Restate word for word the lines from the one containing "With this photo" through the end of the listing below, with both ends included.
━━━ The data
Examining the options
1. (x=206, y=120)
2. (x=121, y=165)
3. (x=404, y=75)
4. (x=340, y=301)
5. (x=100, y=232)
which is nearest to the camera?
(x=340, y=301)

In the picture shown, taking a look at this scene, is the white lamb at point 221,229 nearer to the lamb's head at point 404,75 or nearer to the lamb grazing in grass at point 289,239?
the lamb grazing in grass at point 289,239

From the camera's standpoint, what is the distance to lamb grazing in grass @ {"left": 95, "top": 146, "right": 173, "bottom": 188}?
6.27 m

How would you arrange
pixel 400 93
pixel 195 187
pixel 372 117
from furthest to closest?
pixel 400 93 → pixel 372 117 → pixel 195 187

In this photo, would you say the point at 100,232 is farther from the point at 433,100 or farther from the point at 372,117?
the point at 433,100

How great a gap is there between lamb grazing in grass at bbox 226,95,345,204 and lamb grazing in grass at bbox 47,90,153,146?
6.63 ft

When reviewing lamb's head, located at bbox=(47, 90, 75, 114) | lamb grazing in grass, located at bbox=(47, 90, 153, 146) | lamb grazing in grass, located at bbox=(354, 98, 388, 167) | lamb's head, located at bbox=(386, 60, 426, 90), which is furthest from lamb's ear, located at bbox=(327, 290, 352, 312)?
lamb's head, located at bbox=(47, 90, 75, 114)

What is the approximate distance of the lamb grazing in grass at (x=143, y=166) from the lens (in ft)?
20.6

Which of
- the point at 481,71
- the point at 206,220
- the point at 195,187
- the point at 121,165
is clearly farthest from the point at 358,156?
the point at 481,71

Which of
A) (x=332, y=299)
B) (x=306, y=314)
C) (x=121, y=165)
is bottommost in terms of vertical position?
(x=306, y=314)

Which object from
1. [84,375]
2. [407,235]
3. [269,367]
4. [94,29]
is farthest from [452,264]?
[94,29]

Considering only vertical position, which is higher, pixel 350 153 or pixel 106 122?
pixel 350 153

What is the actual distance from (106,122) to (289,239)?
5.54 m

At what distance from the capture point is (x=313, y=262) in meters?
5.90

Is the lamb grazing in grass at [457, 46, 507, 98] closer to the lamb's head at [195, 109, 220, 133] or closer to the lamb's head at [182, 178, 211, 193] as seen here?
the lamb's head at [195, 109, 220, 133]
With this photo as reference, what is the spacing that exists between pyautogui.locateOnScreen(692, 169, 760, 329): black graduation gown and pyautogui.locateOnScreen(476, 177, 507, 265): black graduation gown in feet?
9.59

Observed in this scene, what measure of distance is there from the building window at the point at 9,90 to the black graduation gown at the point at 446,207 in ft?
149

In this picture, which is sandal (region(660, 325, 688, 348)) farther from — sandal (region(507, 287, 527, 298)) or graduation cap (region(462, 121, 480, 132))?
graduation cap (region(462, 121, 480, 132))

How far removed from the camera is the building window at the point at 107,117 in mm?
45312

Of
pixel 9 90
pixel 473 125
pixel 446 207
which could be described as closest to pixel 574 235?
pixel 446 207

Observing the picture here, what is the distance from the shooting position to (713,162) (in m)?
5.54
━━━━━━
=== Correct response ===
With this photo as reference, what is the spacing that exists between pyautogui.locateOnScreen(692, 169, 760, 329): black graduation gown and pyautogui.locateOnScreen(476, 177, 507, 265): black graduation gown in feet?
9.59

Observed in this scene, what measure of distance is there from the building window at the point at 9,90 to the black graduation gown at the point at 446,207 in ft?
149

In this picture, which is sandal (region(660, 325, 688, 348)) farther from — sandal (region(507, 287, 527, 298)) or graduation cap (region(462, 121, 480, 132))?
graduation cap (region(462, 121, 480, 132))

How far removed from the camera is the building window at the point at 107,117 in mm?
45312

Of
pixel 9 90
pixel 473 125
pixel 446 207
which could be described as closest to pixel 574 235?
pixel 446 207

Observing the picture here, what is the distance from the shooting position to (713,162) (in m)?
5.54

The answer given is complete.